Debugging

Shell access

To access a shell on any container based on the OSdatascanner module images, run

docker compose {exec|run} <container name> bash

Simulating errors

To simulate an unreliable network, the pipeline has a setting (pipeline.processor.fail_percentage) that can be used to cause a certain fraction of conversion tasks to fail randomly. Setting this value to 100 causes all conversions to fail; this may be a useful tool for simulating, for example, the expiry of an API key or client secret mid-scan.

(This is obviously not suitable for use in production, so the system only pays attention to it if the DEBUG variable is also set.)

Printing Stacktraces

A stacktrace is printed to stderr if pipeline components receive SIGUSR1. The scan continues without interruption.

The components must be started using run_stage (which they are, through docker compose)

Running the engine in Docker, using the namespace sharing between localhost and docker:

docker top os2datascanner-worker-1 # get the `<pid>`of the python process
kill -USR1 `<pid>`
docker logs os2datascanner-worker-1

Running the engine locally:

python -m os2datascanner.engine2.pipeline.run_stage worker ps aux | grep os2datascanner
kill -USR1 <pid>

Warning

It is not recommended to do so, as that increases the likelyhood of "works on my pc" errors.

Removing messages from the queue

If a malformed message get published to the queue, one of the*_collectors or engine components might crash when trying to parse the message.

And since messages are only removed from the queue after parsing succeeded and acknowledged by the consumer (the queues are persistent; restarting RabbitMQ does not clear the queues), you might end up in a crash-loop.

There are two ways to clear the queues:

  1. From the CLI: docker compose exec queue rabbitmqctl purge_queue <queue name>

Bonus

Use docker compose exec queue rabbitmqctl list_queues to see what queues there are and their message count.

  1. Use the web-interface to RabbitMQ, as shortly mentioned in The Basics, to Purge Messages

PyCharm IDE Debugging

It is possible to debug problems or follow data flows in the code using breakpoints via an IDE. This section describes this procedure for PyCharm. The overall procedure is as follows:

  1. Start the entire Docker Compose stack.
  2. Stop the component you wish to debug.
  3. Start the component you wish to debug in PyCharm.

We will here use the explorer component as an example for a file scan using the Samba service - if you perform the procedure on another component and for another source, the files and configuration changes below may have to be adjusted accordingly, but the overall principle should be the same.

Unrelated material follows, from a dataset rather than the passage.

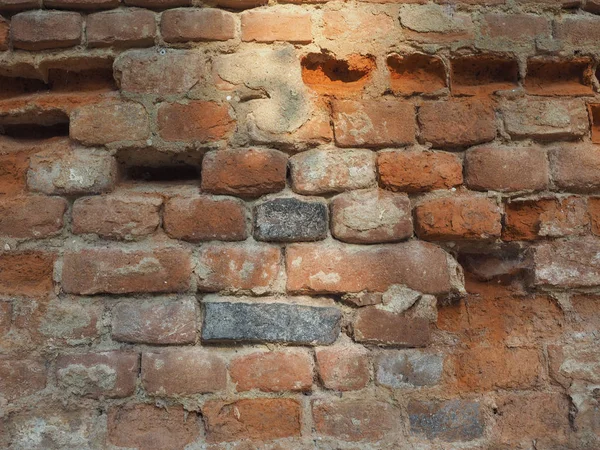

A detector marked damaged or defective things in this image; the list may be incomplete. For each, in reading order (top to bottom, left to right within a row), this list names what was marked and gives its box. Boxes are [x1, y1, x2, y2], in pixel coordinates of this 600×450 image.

missing brick gap [117, 147, 204, 184]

In the explorer case, two configuration changes are required:

  1. AMQP hostname and port.
  2. Samba UNC.

The former can be changed by creating a file similar to os2datascanner/dev-environment/engine/dev-settings.toml and the latter can be changed directly in the admin module in the browser.

The complete list of steps to get it up and running are the following:

  1. Create a replacement file for os2datascanner/dev-environment/engine/dev-settings.toml with this content (only the AMQP_HOST and AMQP_PORT have changed):

    secret_value = "THIS VALUE IS NOT SECRET"
    
    [amqp]
    # Nested amqp settings are picked up by the common amqp utility module
    AMQP_HOST = "localhost"
    AMQP_PORT = 8072
    AMQP_USER = "os2ds"
    AMQP_PWD = "os2ds"
    
    # timeout for requests (in seconds)
    timeout = 20
    ttl = 25
    

    Assume we save this file at /tmp/my-dev-settings.toml.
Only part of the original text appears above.